- [What you have to do]:
Output the lines of the entries below as a JSON list of strings, one string per line, skipping blank lines. Leave the pictures out.

-- Start of Data to use --

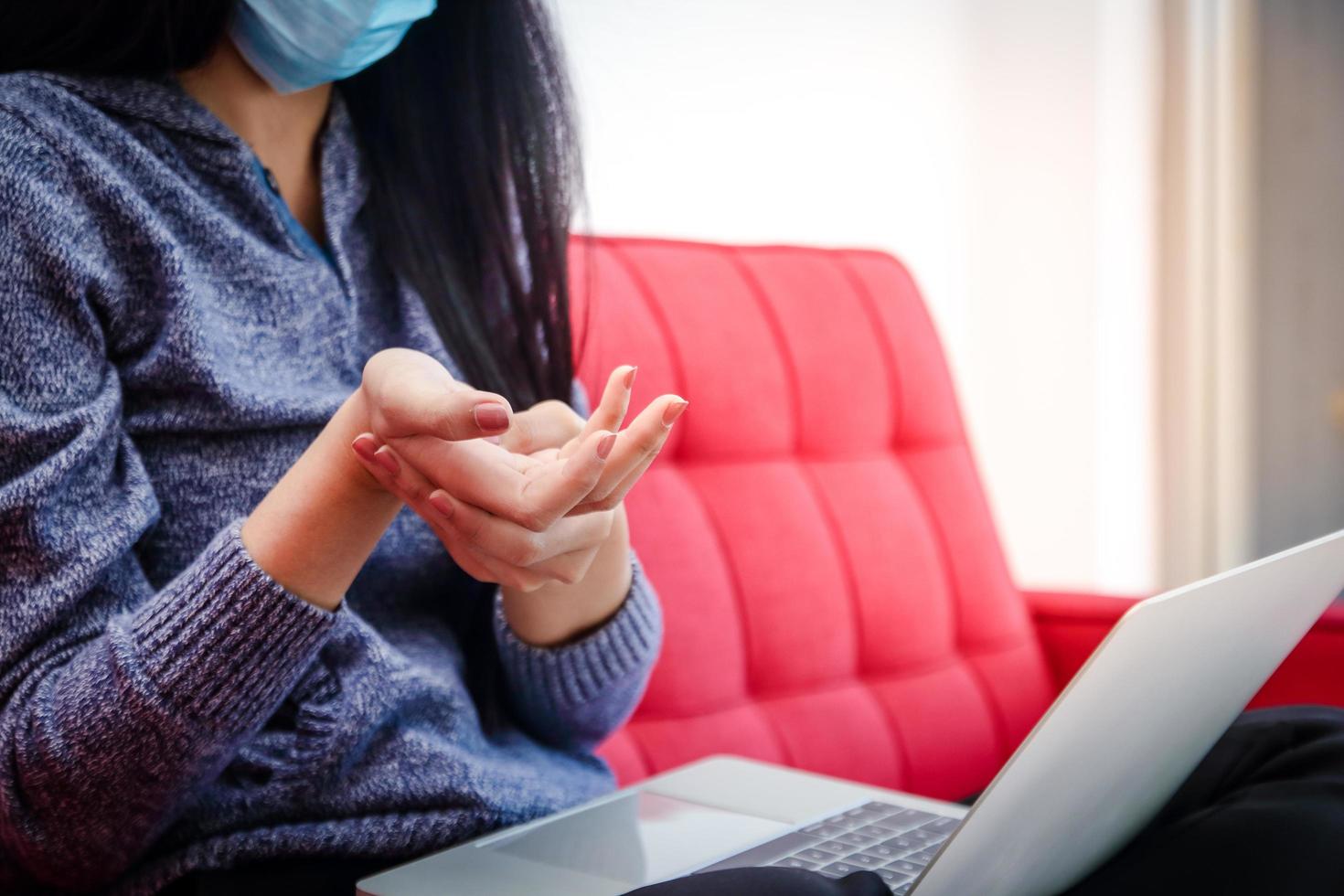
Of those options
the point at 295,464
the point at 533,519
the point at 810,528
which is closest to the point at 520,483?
the point at 533,519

-- End of Data to use --

- [In response]:
[
  "Of those options",
  "the point at 295,464",
  "the point at 533,519",
  "the point at 810,528",
  "which is closest to the point at 520,483?",
  "the point at 533,519"
]